5. Turn the dough out onto a clean surface and knead by hand to form a smooth, round ball. Place dough in a bowl and wrap tightly with plastic wrap. Let rise in a warm draft free place until doubled in size, about 2 hours. (For the procrastinator method, click here.)
*If using instant yeast, there’s no need to activate the yeast with warmed milk. Use chilled milk instead.
SWEET CINNAMON MIXTURE
3/4 c. packed brown sugar
2 tsp. cinnamon
1/4 tsp. cloves
Pinch of salt
2 tbsp. butter, melted and cooled
1. After dough has doubled in size, mix dry ingredients together in a small bowl.
2. Turn the dough out onto a lightly floured surface. Roll it out to a 16″ x 12″ rectangle (about the size of a Silpat).
3. Leaving a 3/4″ border along the top edge, brush the dough with the melted butter. Sprinkle with sweet cinnamon mixture, and press to adhere it to the dough.
4. Loosen the dough from the counter using a bench scraper, and roll the dough into a tight log. Pinch the seam closed and roll log seam side down.
5. Slice the cylinder into 12 evenly sized rolls using a serrated knife. Arrange the rolls cut side down in a 13″ x 9″ baking pan. OR, cut 12 squares of parchment paper and press into muffin tin.

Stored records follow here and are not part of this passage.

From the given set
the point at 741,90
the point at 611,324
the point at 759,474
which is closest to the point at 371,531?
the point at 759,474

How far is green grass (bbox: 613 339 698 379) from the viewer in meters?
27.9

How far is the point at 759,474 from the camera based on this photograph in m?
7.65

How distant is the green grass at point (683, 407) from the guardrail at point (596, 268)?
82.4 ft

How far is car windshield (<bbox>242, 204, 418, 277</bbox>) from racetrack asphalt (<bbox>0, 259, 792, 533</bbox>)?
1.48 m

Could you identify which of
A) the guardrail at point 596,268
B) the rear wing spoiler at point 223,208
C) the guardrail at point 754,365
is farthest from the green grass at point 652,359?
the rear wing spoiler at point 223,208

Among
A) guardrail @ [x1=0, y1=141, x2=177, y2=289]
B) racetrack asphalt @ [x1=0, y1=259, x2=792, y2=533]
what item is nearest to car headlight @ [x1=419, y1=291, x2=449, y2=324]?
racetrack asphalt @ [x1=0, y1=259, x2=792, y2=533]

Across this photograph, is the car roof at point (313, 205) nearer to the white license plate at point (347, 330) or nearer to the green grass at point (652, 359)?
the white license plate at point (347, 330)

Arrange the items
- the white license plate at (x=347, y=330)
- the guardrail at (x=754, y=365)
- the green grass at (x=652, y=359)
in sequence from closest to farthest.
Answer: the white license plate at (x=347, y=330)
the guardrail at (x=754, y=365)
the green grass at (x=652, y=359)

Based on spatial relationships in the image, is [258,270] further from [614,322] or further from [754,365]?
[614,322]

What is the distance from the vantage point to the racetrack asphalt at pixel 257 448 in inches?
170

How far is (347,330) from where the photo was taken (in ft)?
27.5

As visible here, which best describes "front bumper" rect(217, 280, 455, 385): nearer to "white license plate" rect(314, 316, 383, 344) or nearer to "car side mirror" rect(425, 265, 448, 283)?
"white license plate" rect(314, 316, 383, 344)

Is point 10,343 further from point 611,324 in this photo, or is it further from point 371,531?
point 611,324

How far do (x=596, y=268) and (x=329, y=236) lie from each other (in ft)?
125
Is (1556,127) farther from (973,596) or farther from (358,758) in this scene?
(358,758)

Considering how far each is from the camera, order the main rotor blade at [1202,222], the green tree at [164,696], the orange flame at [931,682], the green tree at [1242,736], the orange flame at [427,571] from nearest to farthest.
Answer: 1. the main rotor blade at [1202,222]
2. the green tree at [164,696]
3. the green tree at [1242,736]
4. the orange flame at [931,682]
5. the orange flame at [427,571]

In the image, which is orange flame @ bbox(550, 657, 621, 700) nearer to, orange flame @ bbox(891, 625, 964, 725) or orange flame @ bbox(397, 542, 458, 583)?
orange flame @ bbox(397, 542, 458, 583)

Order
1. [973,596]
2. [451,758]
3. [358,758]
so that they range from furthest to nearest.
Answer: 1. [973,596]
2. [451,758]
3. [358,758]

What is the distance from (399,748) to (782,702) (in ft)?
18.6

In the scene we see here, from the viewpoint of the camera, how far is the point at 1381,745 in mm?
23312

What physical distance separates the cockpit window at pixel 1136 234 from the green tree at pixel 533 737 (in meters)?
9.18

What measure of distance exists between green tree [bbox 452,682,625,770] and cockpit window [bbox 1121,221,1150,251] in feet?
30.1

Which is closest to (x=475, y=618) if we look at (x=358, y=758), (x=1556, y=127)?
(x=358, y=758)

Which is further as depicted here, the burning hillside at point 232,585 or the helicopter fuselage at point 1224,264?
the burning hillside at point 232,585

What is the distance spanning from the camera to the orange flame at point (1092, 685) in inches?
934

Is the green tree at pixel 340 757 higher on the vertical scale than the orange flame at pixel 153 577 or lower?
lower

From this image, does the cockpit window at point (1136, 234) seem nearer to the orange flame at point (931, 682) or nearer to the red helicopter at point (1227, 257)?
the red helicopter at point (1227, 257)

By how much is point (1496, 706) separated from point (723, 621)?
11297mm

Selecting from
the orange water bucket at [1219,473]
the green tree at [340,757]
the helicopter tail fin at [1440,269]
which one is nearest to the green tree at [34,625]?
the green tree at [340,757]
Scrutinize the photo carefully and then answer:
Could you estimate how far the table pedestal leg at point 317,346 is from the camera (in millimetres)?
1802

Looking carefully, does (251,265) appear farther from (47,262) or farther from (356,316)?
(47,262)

6. Cover and let rise until doubled in size, 1 to 1 1/2 hours. (If making ahead of time, forgo the second rise and place the rolls in the fridge. Allow for second rise in the morning before baking.)
7. Adjust oven rack to middle position and heat oven to 350°. Bake 25-30 if baking normal style or 15-20 minutes if baking muffin style.
1 1/2 c. confectioners’ sugar
3 tbsp. cream cheese, softened
3 tbsp. of heavy cream, half and half, or milk
1/2 tsp. vanilla extract
1. Allow rolls to cool for at least 5 minutes. (I made my rolls the night before, warmed them up for about 5 minutes in a 350° oven the morning of, and then iced them.)
2. Using an electric mixer, mix together the confectioners’ sugar, softened cream cheese, cream, and vanilla in a medium bowl until smooth. To thicken, add more powdered sugar. To thin add more cream.
3. Drizzle with the glaze and serve.
I’m not sure if anyone else has this problem—but from time to time, my bread flops. It fails to rise. And it’s the worst feeling ever. I’m embarrassed to say that I used to boil water before pouring it over yeast. Needless to say I killed the yeast. Big time.
Luckily, I’ve learned a thing or two since. So to ease your bread making, yeast rising fears, I made a video. Just humor me. This is my first video making attempt. Definitely a faux and not a pro when it comes to this.
How to proof yeast 1. According to your recipe, add warm liquid (s) to bowl. It should between 110°-115°. Use a thermometer to be sure. When you get more comfortable, you can ditch the thermometer. I hold my hand just above the water to detect warmth. You want it to be warm but not hot. I’m not a mom yet, but I imagine the baby bottle squirt on wrist technique will work for this as well.
2. Add a pinch of sugar to the liquid whether the recipe calls for it or not. Sugar feeds the yeast and helps it to grow. If the recipe calls for sugar, only add a pinch during this step.
3. Pour yeast into bowl. Give it a little stir and watch it proof or foam. Bubbles will begin to appear on the surface. This takes 5-10 minutes.
4. Use yeast mixture according to recipe.
Why proof? Proofing allows you to make sure the yeast is active before you add it to the rest of the ingredients. If it fails to proof, start over. Most likely you’ve only wasted water and a pinch of sugar.
Give it a try with the Brioche Burger Buns recipe. I wish you great success in your bread rising adventures!